口は達者でも、書面を読むと”??”と感じてしまうようであれば、実力的に若干の不安を感じざるを得ません。
主張内容自体は大上段に構えて威勢が良いけども客観的な裏付けがほとんどない、という書面も裁判所の印象はいまひとつでしょう。
当事者本人の陳述書(言い分を書いて署名押印した書面)と当事者尋問のみで事実認定がされることはほとんどないからです。

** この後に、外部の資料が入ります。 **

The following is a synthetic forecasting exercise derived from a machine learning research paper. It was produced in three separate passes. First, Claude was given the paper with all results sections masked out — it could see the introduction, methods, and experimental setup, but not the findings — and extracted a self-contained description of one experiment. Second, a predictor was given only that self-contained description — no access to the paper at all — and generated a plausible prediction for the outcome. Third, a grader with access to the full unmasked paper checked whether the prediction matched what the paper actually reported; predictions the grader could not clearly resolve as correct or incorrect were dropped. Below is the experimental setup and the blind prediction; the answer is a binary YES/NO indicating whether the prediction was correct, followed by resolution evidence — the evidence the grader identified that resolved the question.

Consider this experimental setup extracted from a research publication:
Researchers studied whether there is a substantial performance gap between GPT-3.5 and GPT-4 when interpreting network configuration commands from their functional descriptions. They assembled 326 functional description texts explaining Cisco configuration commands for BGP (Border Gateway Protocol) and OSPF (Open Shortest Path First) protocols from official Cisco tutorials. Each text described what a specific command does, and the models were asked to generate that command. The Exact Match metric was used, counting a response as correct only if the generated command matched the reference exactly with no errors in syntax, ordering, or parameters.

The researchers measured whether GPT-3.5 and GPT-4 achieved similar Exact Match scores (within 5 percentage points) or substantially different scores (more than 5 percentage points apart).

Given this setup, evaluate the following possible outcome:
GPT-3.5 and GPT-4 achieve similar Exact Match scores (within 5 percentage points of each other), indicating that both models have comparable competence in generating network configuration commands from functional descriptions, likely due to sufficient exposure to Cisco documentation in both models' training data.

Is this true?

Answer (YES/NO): YES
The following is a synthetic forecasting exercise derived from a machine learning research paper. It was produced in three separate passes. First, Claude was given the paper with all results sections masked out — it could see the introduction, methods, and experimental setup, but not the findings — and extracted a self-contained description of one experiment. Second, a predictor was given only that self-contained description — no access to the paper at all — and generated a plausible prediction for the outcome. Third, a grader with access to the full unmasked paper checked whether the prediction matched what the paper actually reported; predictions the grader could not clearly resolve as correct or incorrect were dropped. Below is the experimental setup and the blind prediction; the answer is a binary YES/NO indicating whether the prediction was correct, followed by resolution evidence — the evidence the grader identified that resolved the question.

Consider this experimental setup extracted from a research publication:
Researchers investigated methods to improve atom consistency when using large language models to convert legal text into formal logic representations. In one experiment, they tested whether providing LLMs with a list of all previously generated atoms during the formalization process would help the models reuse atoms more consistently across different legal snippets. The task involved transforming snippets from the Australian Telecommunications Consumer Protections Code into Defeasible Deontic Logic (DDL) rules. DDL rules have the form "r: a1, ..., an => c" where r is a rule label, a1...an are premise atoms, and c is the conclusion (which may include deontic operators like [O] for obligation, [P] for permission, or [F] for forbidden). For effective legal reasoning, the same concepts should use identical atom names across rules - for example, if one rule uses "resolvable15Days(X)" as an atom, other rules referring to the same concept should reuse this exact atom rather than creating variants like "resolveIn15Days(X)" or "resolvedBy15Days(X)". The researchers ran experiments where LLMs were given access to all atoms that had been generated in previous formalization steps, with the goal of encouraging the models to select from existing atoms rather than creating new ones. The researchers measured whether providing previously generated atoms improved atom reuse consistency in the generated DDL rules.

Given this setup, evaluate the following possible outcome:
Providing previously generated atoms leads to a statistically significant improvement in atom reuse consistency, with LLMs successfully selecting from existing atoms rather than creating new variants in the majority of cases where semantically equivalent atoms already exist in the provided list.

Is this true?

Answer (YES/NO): NO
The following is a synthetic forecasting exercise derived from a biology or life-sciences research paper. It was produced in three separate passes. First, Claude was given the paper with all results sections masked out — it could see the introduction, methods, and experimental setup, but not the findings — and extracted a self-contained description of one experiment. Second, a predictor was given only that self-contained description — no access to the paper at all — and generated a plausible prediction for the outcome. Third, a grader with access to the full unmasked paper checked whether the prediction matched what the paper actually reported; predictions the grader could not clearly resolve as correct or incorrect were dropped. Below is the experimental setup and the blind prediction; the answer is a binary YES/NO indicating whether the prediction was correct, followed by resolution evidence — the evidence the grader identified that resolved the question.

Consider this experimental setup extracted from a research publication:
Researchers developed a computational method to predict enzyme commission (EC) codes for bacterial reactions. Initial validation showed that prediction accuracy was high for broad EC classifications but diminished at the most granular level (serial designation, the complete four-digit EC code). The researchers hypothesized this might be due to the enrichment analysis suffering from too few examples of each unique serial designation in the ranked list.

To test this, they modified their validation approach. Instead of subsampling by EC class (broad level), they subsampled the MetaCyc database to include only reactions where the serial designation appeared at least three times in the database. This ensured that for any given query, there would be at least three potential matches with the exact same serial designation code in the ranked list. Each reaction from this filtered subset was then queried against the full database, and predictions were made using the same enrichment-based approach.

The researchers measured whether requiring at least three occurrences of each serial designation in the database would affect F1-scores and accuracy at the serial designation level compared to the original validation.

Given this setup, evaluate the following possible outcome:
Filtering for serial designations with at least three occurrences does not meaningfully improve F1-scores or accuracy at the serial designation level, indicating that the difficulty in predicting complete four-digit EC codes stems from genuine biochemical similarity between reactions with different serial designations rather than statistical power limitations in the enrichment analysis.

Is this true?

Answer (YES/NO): NO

余談ですが、ご自身が依頼した弁護士に「先生が提出した書面のコピーをいただけませんか」と頼んでみて、拒否するようであれば要注意です。
依頼者には言いづらいなにかがあると疑われるからです。
(なお、本当に余談ですが、ある受任事件で別の士業の委任契約書を見た際、依頼者へ報告書等を送る度に結構な料金が発生する条項があるのを見て仰天したことがあります。私にはそんな発想は全くなかったからです。)
逆に、見た目や話し方は穏やかでも、しっかりとした書面を書き、依頼者にもわかりやすく説明できる弁護士であれば、心配は要らないでしょう
それと、依頼者の主張の弱い点についてもズバッと的確に指摘する弁護士も、信頼して良いと思います。
依頼者の言い分を何のフィルターにも通さずにそのまま書き連ねたように思える書面もたまに見ますが、良い結果につながることは多くないでしょう。
そのほか、本来の業務以外に、委員会活動などの公益活動も行うのが弁護士業の特色ですが、機会があれば公益活動についても書く予定です。